Cameron dragged deeper into cash-for-access row

March 27, 2012 10:26 pm | Updated 10:26 pm IST - LONDON:

Prime Minister David Cameron has been dragged deeper into the damaging cash-for-access row surrounding the Conservative Party as he admitted entertaining a number of “significant” party donors at his Downing Street flat barely 24 hours after denying claims by a senior party figure that anyone paying a large enough donation could have private access to the boss.

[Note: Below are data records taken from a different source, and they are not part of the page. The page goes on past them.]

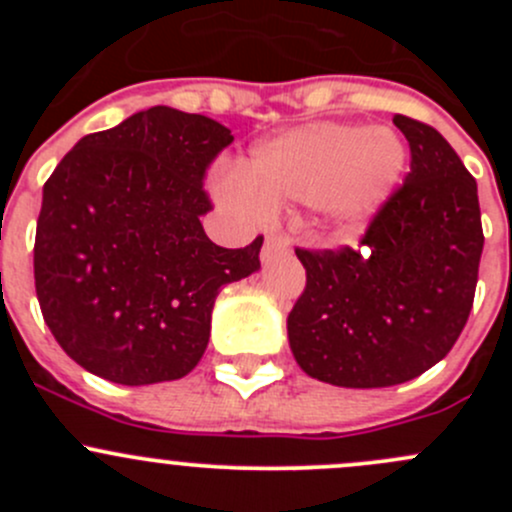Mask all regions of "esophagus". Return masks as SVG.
I'll return each mask as SVG.
<instances>
[{
  "label": "esophagus",
  "instance_id": "obj_1",
  "mask_svg": "<svg viewBox=\"0 0 512 512\" xmlns=\"http://www.w3.org/2000/svg\"><path fill=\"white\" fill-rule=\"evenodd\" d=\"M289 250V240L285 235H277V232H270L265 237V247H262V260L272 255V252H287Z\"/></svg>",
  "mask_w": 512,
  "mask_h": 512
}]
</instances>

Downing Street also released names of more than a dozen big donors Mr. Cameron privately hosted at No. 10 and his official retreat, Chequers, since becoming Prime Minister two years ago. They include bankers, hedge-fund tycoons, brokers and rich industrialists; some of whom have benefited from government patronage in the past. The row erupted on Sunday after a senior party official was secretly filmed promising access to Mr. Cameron and his Ministers for a donation of £250,000.

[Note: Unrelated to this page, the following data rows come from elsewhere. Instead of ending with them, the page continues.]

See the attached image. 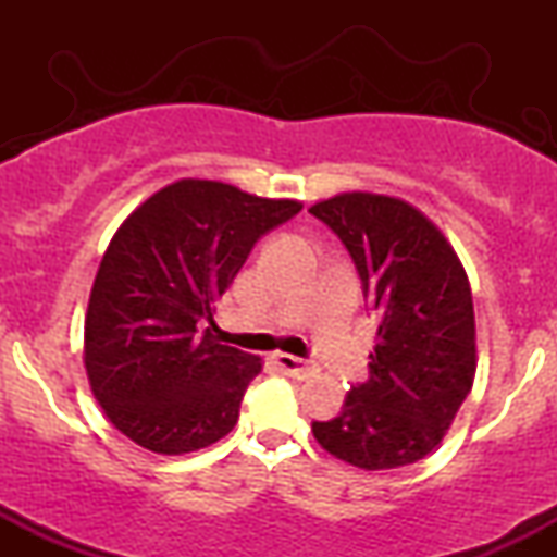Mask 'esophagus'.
<instances>
[{
    "instance_id": "34e87169",
    "label": "esophagus",
    "mask_w": 557,
    "mask_h": 557,
    "mask_svg": "<svg viewBox=\"0 0 557 557\" xmlns=\"http://www.w3.org/2000/svg\"><path fill=\"white\" fill-rule=\"evenodd\" d=\"M274 363H277L285 374L296 376V380H306V376L317 374V363L298 359V356H290V354H277L274 356Z\"/></svg>"
}]
</instances>
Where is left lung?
Returning a JSON list of instances; mask_svg holds the SVG:
<instances>
[{
	"mask_svg": "<svg viewBox=\"0 0 557 557\" xmlns=\"http://www.w3.org/2000/svg\"><path fill=\"white\" fill-rule=\"evenodd\" d=\"M335 230L376 314L369 380L317 443L367 471L417 463L443 443L476 374L474 300L456 248L408 201L348 190L309 209Z\"/></svg>",
	"mask_w": 557,
	"mask_h": 557,
	"instance_id": "left-lung-1",
	"label": "left lung"
}]
</instances>
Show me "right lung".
Returning a JSON list of instances; mask_svg holds the SVG:
<instances>
[{
  "label": "right lung",
  "instance_id": "1",
  "mask_svg": "<svg viewBox=\"0 0 557 557\" xmlns=\"http://www.w3.org/2000/svg\"><path fill=\"white\" fill-rule=\"evenodd\" d=\"M300 209L296 198L181 177L127 214L96 272L83 332L88 385L127 440L183 456L233 430L261 359L216 341V300L253 243Z\"/></svg>",
  "mask_w": 557,
  "mask_h": 557
}]
</instances>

The Sunday Times recorded Peter Cruddas, a co-treasurer of the party, boasting to its undercover reporters posing as representatives of a foreign businessman that he could arrange private meetings with Mr Cameron if their client joined the “premier league” of donors who gave the party £250,000 a year.

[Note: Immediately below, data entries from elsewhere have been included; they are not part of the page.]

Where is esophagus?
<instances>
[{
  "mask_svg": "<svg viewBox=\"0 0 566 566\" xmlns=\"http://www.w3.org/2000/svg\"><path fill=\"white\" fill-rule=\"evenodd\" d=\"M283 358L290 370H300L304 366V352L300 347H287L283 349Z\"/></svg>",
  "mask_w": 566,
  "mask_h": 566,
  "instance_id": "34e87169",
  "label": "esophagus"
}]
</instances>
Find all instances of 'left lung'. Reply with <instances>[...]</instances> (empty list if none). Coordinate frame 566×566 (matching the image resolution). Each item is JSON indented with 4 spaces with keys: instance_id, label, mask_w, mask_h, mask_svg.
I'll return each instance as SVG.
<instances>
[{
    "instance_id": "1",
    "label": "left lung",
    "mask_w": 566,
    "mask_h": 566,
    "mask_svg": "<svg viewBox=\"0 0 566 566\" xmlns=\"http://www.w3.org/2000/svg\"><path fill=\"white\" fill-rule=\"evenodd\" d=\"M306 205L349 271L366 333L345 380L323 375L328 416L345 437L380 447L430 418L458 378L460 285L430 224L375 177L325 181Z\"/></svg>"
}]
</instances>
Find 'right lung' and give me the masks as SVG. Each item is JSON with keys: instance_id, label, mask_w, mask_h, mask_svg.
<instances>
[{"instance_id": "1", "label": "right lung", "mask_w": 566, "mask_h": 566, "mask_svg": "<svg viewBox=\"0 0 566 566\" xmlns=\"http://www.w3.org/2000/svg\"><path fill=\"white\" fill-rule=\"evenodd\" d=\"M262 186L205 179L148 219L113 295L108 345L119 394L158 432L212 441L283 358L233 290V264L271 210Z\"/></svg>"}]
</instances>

“It will be awesome for your business…. You are not seeing the Prime Minister, you're seeing David Cameron… and you will be able to ask him practically any question you want,” he told them.

Mr. Cruddas promptly resigned after Mr. Cameron described his behaviour as “unacceptable”.

But as the row grew with the Labour Party demanding that he “come clean”, the Prime Minister admitted there had been four occasions when he invited party donors to his Downing Street flat for private dinners. But he insisted that these were people he had known for “many years” and none of the dinners was “fundraising dinners and none of these dinners were paid for by the taxpayer”.

“Peter Cruddas has never recommended anyone to come to dinner in my flat, nor has he been to dinner there himself,” he said announcing an internal investigation into Mr. Cruddas' claims.